Winter 2023
Stanford University
This course is centered on extracting information from unstructured data in language and social networks using machine learning tools. It covers techniques like sentiment analysis, chatbot development, and social network analysis.
The online world has a vast array of unstructured information in the form of language and social networks. Learn how to make sense of it using neural networks and other machine learning tools, and how to interact with humans via language, from answering questions to giving advice!
CS106B. CS 107 can be helpful, but is fine if you haven't had it, we'll cover the required UNIX material. Math 51 can also be helpful, but isn't required, since we will introduce the basic vectors knowledge we need in the class.

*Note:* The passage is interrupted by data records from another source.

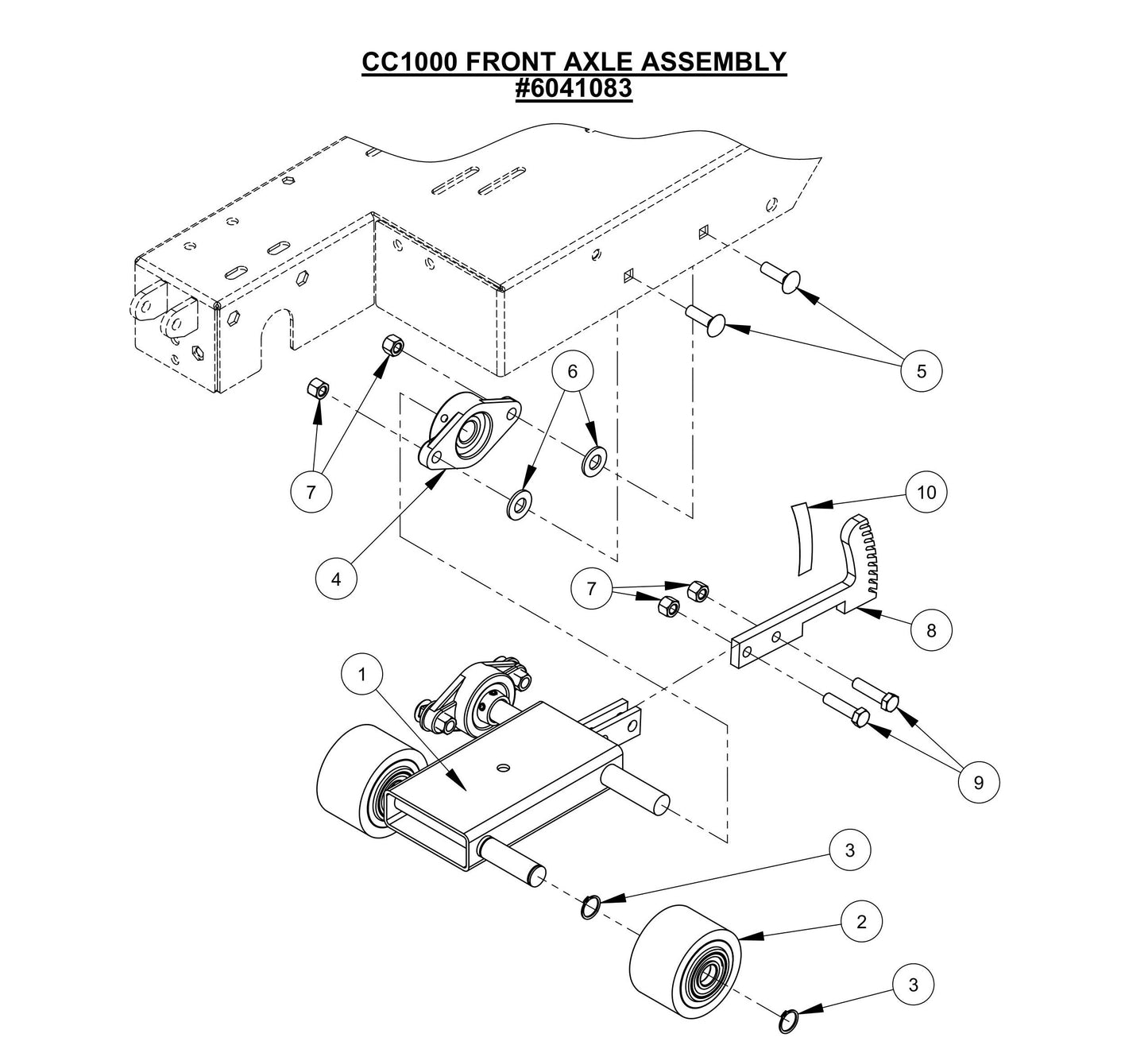 CC1000 FRONT AXLE ASSEMBLY
#6041083

5
6
7
4
10
7
8
1
9
3
2
3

Extracting meaning, information, and structure from human language text, speech, web pages, social networks. Introducing methods (string algorithms, edit distance, language modeling, machine learning, logistic regression, neural networks, neural embeddings, inverted indices, collaborative filtering, PageRank), applications (chatbots, sentiment analysis, information retrieval, text classification, social networks, recommender systems), and ethical issues.
There is no required textbook, but I'll expect you to know the textbook/reading material listed above, and will test it on the midterms.
Is 106B the only prereq? Do I need 109 or 221 before I take CS124? : 106B is the only prereq. Taking the course as a sophomore is recommended, but we also get lots of juniors and a reasonable number of frosh; the course is designed to be taken early in your Stanford career. It will help if you have at least done some programming beyond 106B, and is also useful to have had 107 or Math 51, but not required; we'll try to give you pointers to places to make up missing background.
Can I take this course as a non-CS grad student?: Yes, although this course is not appropriate for CS grad students (there are graduate versions of all the material in this course), it's very commonly taken by PhD students in the social sciences or humanities who plan to use text processing methods in their research.